— Excerpted text —

In fact, you could make the argument that a defining factor of great art is its immunity to spoilers. And the opposite also holds: once a bad work of art has been spoiled for you, there’s rarely any reason to seek it out. Like a lot of people, I enjoy reading detailed plot summaries of horror movies that I never intend to see, to the point where I could probably give you a pretty good description, sight unseen, of the plot of Saw II. And I don’t think I’ve missed much—which is not the case for The Descent, for instance, not to mention The Shining. The same is true, unfortunately, of many works of mystery and science fiction. All too often, such stories are little more than delivery systems for a twist or an interesting idea, which could be conveyed as effectively in a paragraph as in an entire novel. (That’s why I like Borges, who pretends that the novel he wants to write already exists, and gives us the essential points by writing a review of it.)
A really good novel or movie, by contrast, has qualities that can’t be expressed in summary form. And it’s still possible to enjoy such works of art while knowing how they conclude, if the artist’s craft is strong enough to return you, at least temporarily, to a state of narrative innocence. One of the most striking examples is The Strange Case of Dr. Jekyll and Mr. Hyde. Everybody “knows” what happens in that story, so it’s startling to read it again, as I did a few weeks ago, and remember that the original novel, unlike its many adaptations, is structured as a straight mystery. Stevenson saves the revelation of Hyde’s true identity for the end of the ninth chapter, and the effect, if you can put yourself in the position of a reader experiencing it for the first time, is stunning—the only detective story, as others have pointed out, where the solution is more horrible than the crime.

— Records provided —
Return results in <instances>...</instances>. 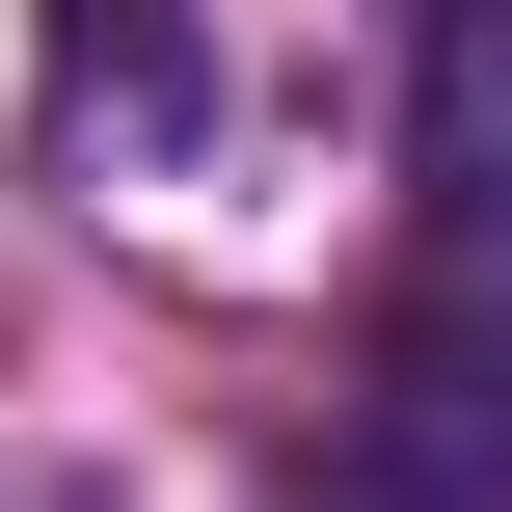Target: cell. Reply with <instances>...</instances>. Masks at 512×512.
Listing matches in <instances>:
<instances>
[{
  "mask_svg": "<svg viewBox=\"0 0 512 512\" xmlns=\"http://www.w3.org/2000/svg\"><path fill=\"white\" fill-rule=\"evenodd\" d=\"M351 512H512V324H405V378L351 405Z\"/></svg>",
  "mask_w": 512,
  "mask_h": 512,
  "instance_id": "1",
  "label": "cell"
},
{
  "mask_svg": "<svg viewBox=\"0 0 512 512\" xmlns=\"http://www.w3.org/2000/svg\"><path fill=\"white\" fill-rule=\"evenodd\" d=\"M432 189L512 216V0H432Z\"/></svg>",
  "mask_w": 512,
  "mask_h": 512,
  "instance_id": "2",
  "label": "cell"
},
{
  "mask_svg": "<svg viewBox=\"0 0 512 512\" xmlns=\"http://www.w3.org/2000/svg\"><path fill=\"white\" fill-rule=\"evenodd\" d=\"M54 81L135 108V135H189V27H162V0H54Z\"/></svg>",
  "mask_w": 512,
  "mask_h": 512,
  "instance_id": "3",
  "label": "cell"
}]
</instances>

...

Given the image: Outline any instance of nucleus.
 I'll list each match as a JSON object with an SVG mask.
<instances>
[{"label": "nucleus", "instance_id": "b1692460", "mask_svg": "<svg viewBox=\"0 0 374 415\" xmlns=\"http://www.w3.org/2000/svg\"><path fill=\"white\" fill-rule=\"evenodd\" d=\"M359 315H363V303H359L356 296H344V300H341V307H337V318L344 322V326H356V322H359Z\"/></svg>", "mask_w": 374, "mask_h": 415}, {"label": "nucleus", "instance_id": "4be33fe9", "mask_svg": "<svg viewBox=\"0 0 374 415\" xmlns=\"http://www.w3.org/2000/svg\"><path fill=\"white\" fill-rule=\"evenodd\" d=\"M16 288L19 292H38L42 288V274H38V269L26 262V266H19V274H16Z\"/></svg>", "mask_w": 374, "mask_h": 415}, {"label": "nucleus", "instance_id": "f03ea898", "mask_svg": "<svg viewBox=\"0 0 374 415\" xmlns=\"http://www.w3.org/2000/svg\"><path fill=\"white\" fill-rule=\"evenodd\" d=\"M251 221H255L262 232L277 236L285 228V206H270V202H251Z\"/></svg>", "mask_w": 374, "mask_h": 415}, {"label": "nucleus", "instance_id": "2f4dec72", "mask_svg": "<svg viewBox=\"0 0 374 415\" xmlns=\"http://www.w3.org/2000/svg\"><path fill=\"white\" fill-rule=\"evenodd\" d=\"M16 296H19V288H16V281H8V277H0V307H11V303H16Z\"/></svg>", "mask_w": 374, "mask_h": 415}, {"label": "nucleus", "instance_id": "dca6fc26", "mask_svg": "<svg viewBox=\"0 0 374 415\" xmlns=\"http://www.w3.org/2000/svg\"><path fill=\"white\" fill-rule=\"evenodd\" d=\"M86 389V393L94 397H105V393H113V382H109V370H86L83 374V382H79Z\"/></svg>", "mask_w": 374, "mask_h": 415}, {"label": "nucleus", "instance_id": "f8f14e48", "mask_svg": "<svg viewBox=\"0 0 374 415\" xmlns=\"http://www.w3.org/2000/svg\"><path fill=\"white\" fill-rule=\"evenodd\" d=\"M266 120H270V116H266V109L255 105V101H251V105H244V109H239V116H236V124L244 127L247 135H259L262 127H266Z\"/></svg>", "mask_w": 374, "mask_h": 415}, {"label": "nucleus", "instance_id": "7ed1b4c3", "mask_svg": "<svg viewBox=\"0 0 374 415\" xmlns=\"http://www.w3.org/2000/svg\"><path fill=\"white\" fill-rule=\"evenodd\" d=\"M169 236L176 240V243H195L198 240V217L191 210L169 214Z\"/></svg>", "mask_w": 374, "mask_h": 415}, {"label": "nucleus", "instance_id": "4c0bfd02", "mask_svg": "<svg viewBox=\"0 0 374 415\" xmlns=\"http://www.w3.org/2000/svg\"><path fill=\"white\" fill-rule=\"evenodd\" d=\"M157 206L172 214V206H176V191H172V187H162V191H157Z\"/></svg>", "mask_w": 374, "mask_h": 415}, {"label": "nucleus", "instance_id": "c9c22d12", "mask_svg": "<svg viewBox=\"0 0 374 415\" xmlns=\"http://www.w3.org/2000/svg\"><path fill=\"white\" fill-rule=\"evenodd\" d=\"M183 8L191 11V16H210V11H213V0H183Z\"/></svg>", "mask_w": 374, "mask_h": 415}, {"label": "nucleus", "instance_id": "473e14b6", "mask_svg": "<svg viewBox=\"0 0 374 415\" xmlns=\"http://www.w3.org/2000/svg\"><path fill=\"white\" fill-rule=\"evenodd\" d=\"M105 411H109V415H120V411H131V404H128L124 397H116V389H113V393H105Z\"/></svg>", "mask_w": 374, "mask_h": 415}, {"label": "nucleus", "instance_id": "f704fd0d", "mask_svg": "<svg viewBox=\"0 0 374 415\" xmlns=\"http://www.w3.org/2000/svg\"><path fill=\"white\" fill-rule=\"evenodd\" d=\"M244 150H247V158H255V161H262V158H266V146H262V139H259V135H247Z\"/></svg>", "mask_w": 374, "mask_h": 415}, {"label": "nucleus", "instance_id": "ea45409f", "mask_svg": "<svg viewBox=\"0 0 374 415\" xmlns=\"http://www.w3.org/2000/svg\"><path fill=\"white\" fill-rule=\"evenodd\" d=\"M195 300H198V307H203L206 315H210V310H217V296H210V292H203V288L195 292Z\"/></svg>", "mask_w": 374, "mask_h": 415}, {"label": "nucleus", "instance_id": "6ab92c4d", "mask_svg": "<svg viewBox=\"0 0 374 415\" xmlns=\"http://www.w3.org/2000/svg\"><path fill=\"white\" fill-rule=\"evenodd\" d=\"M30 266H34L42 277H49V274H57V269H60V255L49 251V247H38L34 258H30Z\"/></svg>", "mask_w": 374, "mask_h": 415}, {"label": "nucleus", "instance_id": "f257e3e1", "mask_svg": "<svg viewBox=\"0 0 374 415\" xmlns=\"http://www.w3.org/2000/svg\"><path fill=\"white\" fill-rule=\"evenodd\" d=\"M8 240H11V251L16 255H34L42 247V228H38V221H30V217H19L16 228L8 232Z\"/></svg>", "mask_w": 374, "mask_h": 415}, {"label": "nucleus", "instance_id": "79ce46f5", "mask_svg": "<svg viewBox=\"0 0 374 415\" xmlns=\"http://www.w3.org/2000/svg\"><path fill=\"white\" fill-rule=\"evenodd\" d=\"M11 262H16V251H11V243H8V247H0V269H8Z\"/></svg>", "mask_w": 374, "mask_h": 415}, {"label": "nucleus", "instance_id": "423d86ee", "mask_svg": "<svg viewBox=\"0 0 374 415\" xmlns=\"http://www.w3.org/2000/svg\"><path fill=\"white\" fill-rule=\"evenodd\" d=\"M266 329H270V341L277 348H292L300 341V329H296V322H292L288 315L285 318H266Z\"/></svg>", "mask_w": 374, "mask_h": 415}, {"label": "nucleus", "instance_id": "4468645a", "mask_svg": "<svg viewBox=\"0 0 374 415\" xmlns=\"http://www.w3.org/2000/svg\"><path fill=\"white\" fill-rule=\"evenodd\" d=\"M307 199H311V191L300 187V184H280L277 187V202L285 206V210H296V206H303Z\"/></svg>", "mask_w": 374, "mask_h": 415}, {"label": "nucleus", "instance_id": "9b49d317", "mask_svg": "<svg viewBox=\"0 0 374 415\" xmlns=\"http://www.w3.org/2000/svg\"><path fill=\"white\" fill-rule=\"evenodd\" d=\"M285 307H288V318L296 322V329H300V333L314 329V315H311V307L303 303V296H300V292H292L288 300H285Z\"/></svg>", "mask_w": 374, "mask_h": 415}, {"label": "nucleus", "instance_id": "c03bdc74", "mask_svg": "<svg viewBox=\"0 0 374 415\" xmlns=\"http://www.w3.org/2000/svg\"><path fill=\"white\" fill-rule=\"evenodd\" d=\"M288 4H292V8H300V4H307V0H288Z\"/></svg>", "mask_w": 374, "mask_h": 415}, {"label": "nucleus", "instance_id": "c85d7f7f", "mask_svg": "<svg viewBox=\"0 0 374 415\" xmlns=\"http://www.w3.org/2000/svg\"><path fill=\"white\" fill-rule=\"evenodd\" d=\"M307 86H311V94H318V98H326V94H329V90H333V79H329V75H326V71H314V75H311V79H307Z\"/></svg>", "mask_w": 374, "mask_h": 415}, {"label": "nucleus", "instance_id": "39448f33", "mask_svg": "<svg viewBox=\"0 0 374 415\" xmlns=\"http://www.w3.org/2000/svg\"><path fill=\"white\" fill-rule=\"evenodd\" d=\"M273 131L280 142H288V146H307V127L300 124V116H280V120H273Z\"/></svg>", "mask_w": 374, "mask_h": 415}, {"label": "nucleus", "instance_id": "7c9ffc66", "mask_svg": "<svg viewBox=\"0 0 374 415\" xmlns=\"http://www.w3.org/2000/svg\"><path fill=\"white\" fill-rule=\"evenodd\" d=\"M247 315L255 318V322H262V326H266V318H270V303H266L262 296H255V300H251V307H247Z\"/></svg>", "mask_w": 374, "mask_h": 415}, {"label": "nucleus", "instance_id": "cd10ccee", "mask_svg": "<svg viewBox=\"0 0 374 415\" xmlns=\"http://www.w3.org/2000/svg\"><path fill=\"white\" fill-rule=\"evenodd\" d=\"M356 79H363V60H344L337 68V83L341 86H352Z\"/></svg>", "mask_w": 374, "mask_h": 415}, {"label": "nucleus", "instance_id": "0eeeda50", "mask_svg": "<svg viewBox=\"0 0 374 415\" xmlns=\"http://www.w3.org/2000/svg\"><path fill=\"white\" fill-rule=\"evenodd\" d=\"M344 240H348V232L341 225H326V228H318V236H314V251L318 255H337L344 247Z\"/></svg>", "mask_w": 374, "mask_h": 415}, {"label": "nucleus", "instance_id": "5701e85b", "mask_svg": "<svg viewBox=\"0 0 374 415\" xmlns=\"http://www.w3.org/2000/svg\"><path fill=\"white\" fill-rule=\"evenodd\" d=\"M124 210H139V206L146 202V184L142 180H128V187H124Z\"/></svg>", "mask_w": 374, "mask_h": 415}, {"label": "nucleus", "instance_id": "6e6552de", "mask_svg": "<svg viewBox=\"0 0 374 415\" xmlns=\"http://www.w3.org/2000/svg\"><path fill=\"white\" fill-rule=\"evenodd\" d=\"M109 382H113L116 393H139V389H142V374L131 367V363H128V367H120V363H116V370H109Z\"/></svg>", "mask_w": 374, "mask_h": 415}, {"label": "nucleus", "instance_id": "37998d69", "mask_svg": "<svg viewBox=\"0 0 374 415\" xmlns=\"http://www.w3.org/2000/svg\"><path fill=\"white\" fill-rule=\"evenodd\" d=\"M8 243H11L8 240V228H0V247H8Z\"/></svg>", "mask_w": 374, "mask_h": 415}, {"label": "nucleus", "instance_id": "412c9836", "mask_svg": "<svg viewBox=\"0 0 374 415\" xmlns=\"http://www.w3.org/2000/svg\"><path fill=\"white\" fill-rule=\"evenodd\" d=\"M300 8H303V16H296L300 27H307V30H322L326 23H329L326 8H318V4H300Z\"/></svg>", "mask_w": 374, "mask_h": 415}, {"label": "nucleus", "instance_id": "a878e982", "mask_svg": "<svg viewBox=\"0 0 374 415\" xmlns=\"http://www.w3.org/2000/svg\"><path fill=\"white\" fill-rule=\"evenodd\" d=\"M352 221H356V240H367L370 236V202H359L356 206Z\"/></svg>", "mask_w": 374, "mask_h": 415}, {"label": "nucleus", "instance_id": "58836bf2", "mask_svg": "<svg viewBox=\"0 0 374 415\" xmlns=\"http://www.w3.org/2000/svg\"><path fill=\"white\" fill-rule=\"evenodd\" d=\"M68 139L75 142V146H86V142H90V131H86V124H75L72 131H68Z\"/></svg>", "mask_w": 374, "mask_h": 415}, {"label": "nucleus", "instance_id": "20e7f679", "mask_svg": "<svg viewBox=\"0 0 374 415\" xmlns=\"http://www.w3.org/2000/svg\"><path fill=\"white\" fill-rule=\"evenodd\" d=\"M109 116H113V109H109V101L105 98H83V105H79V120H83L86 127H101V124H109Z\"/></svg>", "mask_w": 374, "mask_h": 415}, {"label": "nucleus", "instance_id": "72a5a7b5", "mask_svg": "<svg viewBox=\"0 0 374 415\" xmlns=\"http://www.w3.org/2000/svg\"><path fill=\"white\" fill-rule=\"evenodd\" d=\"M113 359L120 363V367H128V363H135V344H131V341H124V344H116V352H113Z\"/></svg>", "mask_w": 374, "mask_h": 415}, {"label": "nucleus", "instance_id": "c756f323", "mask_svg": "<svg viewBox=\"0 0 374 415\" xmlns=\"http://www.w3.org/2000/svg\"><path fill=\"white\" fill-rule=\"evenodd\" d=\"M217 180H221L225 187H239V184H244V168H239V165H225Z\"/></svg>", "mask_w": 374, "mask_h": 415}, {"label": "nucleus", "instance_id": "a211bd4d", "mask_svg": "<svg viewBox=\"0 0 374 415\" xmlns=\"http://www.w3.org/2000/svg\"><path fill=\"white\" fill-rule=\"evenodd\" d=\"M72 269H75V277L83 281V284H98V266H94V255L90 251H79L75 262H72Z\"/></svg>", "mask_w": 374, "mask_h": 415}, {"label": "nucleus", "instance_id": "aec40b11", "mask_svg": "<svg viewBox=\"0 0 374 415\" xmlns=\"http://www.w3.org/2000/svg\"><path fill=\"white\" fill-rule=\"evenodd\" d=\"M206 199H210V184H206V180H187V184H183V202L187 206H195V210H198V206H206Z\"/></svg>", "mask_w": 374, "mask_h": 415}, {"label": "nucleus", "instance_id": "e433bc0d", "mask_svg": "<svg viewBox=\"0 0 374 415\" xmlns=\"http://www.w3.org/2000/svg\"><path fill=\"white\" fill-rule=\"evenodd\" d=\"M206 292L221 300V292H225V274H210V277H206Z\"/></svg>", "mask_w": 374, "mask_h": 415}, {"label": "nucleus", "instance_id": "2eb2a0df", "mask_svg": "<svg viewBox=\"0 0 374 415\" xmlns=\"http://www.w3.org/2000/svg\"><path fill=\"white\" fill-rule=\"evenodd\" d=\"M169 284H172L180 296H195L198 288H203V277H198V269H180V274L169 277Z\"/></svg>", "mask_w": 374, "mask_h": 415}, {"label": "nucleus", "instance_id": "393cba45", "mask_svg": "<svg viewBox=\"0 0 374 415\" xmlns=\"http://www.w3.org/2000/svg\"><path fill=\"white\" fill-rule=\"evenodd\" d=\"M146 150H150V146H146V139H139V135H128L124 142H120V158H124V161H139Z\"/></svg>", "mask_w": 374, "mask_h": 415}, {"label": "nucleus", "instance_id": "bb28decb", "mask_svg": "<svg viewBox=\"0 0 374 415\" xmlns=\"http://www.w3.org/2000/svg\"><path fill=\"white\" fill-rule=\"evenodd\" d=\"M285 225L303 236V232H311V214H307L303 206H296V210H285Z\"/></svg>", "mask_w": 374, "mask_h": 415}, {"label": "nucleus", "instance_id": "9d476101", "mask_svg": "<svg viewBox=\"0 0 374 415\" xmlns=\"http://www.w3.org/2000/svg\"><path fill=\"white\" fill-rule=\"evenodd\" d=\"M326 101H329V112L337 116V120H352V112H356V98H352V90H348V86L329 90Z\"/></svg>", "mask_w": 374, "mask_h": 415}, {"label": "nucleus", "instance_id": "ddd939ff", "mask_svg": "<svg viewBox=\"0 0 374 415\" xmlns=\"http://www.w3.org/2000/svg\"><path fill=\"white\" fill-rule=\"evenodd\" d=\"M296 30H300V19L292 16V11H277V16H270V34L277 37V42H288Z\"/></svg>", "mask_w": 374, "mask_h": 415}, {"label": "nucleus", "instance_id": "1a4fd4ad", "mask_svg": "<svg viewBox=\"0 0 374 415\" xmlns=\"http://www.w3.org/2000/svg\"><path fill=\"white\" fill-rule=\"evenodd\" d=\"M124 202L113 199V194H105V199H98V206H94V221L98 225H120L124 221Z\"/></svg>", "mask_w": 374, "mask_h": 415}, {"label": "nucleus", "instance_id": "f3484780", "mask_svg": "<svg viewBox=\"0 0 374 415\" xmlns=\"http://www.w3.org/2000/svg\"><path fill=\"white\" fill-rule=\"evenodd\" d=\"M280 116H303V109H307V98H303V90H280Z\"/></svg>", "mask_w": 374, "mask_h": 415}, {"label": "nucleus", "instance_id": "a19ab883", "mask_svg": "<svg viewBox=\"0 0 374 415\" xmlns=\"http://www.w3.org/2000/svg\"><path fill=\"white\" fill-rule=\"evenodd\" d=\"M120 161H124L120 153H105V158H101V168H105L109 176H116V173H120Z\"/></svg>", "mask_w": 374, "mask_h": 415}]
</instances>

==

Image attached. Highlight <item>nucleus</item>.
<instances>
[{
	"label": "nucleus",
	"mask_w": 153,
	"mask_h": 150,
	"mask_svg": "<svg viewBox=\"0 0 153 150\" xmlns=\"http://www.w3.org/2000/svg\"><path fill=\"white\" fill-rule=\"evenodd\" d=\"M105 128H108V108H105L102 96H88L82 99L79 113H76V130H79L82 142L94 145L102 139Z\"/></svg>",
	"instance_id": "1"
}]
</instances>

— Problems to solve —
1 – Answer these questions from the spoilers excerpt:
(a) Which horror movie does the writer say they could describe sight unseen?
(b) Which author pretends that the novel he wants to write already exists?
(c) At what point does Stevenson reveal Hyde's true identity?
2 – Print the passage of the spoilers excerpt from "A really good" up to and including "than the crime.".
3 – Give what follows the last sentence of the spoilers excerpt.

— Per-task answers —
1 –
(a) Saw II
(b) Borges
(c) At the end of the ninth chapter

2 –
A really good novel or movie, by contrast, has qualities that can’t be expressed in summary form. And it’s still possible to enjoy such works of art while knowing how they conclude, if the artist’s craft is strong enough to return you, at least temporarily, to a state of narrative innocence. One of the most striking examples is The Strange Case of Dr. Jekyll and Mr. Hyde. Everybody “knows” what happens in that story, so it’s startling to read it again, as I did a few weeks ago, and remember that the original novel, unlike its many adaptations, is structured as a straight mystery. Stevenson saves the revelation of Hyde’s true identity for the end of the ninth chapter, and the effect, if you can put yourself in the position of a reader experiencing it for the first time, is stunning—the only detective story, as others have pointed out, where the solution is more horrible than the crime.

3 –
The same is true of many classic movies. I’ve lost track of how often I’ve watched Psycho—I’ve seen it on the big screen three times, twice in the past two years alone—and yet the structure of that movie is so strong, with its brilliant opening mislead, that the first appearance of the Bates Motel, through its dark curtain of rain, hasn’t lost any of its original power. (Seeing it with an audience also helps, especially when it comes to that wonderful second murder, which has rarely, if ever, been spoiled.) The same is true, to a lesser extent, of the end of Citizen Kane: I’ll never be able to experience it the way it was intended, but by the time that moment comes, I can glimpse at least a shadow of what it might have been. Is it good enough? Yes. But I’d still give anything to experience it, just once, the way it was meant to be seen.
Yesterday I finally got around to reading Rebecca Mead’s New Yorker piece on Middlemarch—by all odds the most intelligent novel ever written—and its influence on her own life. If you’re a subscriber, Mead’s article is well worth reading in full (especially for her discussion of an inspirational quotation inexplicably misattributed to George Eliot, a subject on which I have some strong opinions), but I was struck in particular by her thoughts on how her attitudes toward the book have changed over time. Mead writes:
I have gone back to Middlemarch every five years or so, my emotional response to it evolving at each revisiting. In my judgmental twenties, I thought that Ladislaw, with his brown curls and his callow artistic dabbling, was not entirely deserving of Dorothea; by forty, I could better measure the appeal of his youthful energies and Byronic hairdressing, at least to his middle-aged creator, who was fifty-three when the book was published.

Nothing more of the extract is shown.